* [Record excerpts]:
+++

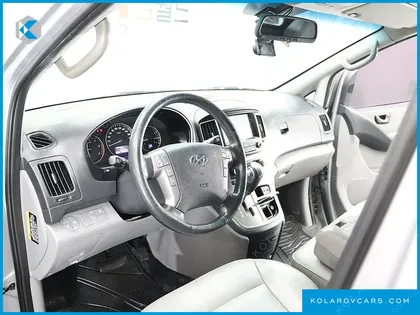 HYUNDAI STAREX 3-SEATER VAN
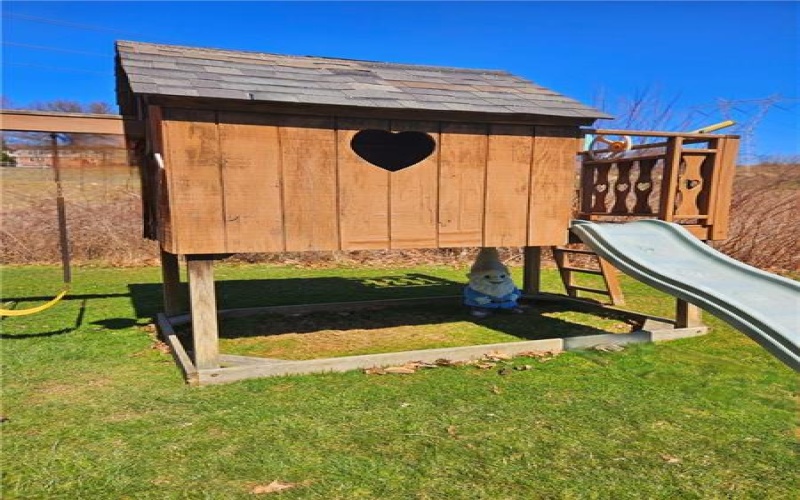 114 Adella Ct, Jeannette, 15644, 4 Bedrooms Bedrooms, 11 Rooms Rooms,3.1 BathroomsBathrooms,Residential,For Sale,Adella Ct,1694413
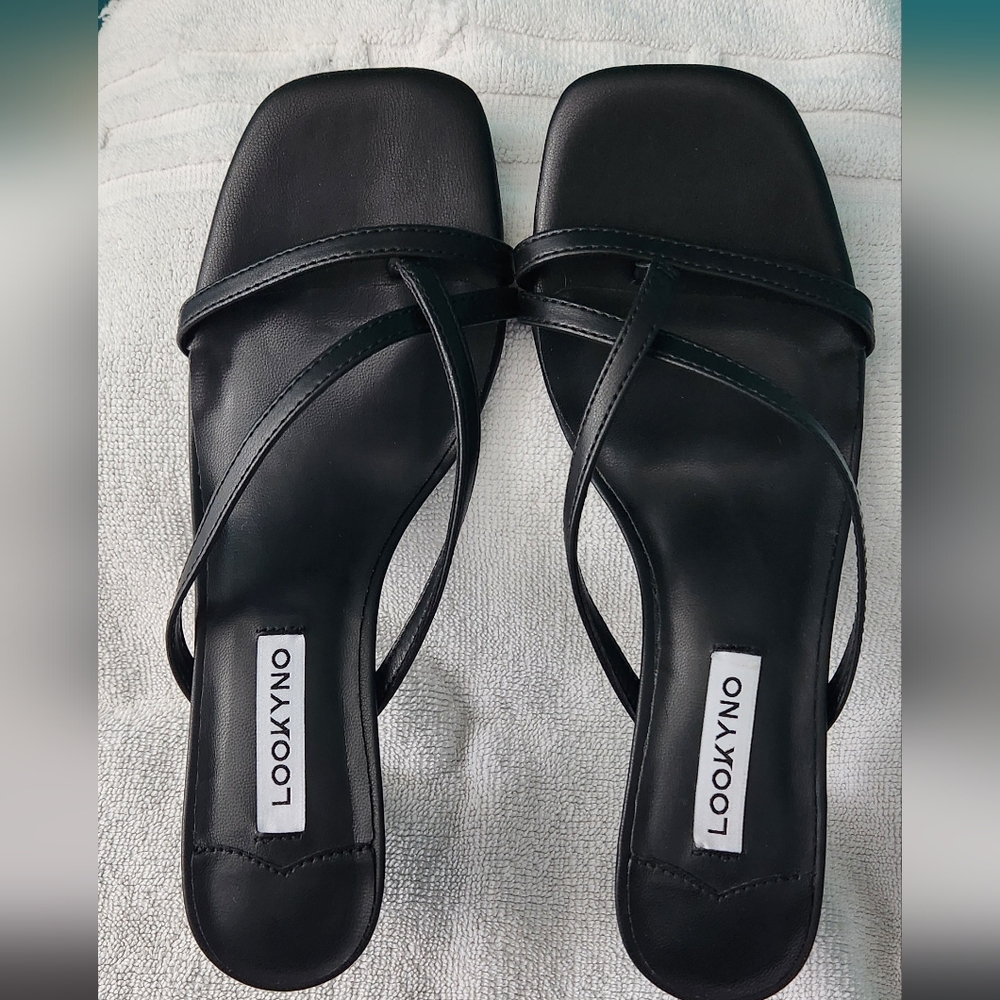 Lookyno Black Low Strappy Kitten Thong Women Heel Sandals Square Open Toe 6.5
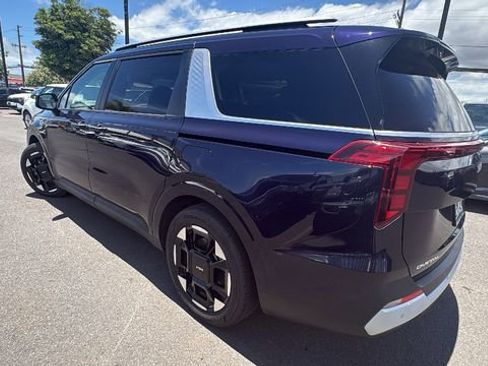 Used 2025 Kia Carnival EX FWD image 4
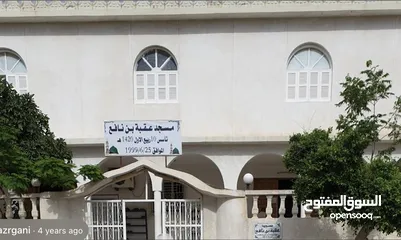  1 منزل للبيع في غوط الشعال بجانب مسجد عقبة بن نافع يسكن اربعة عائلات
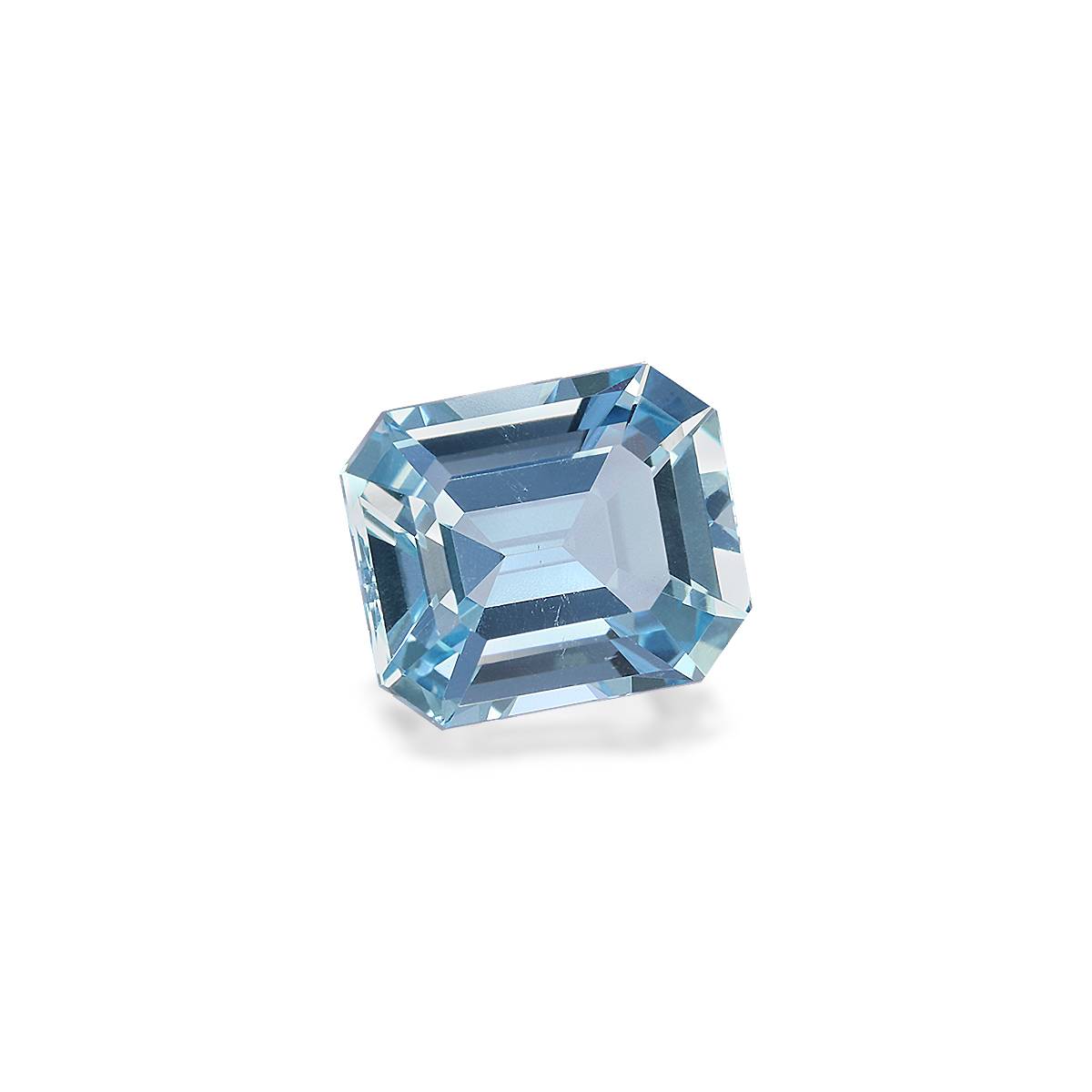 arctic blue aquamarine, 2.27ct rectangular cut — view 3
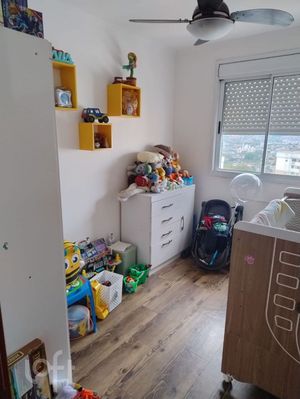Image 10 - 880815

+++

* [Exercise description]: Return the records above exactly as written, but without any of the pictures.

* [Answer section]:
 HYUNDAI STAREX 3-SEATER VAN
 114 Adella Ct, Jeannette, 15644, 4 Bedrooms Bedrooms, 11 Rooms Rooms,3.1 BathroomsBathrooms,Residential,For Sale,Adella Ct,1694413
 Lookyno Black Low Strappy Kitten Thong Women Heel Sandals Square Open Toe 6.5
 Used 2025 Kia Carnival EX FWD image 4
  1 منزل للبيع في غوط الشعال بجانب مسجد عقبة بن نافع يسكن اربعة عائلات
 arctic blue aquamarine, 2.27ct rectangular cut — view 3
Image 10 - 880815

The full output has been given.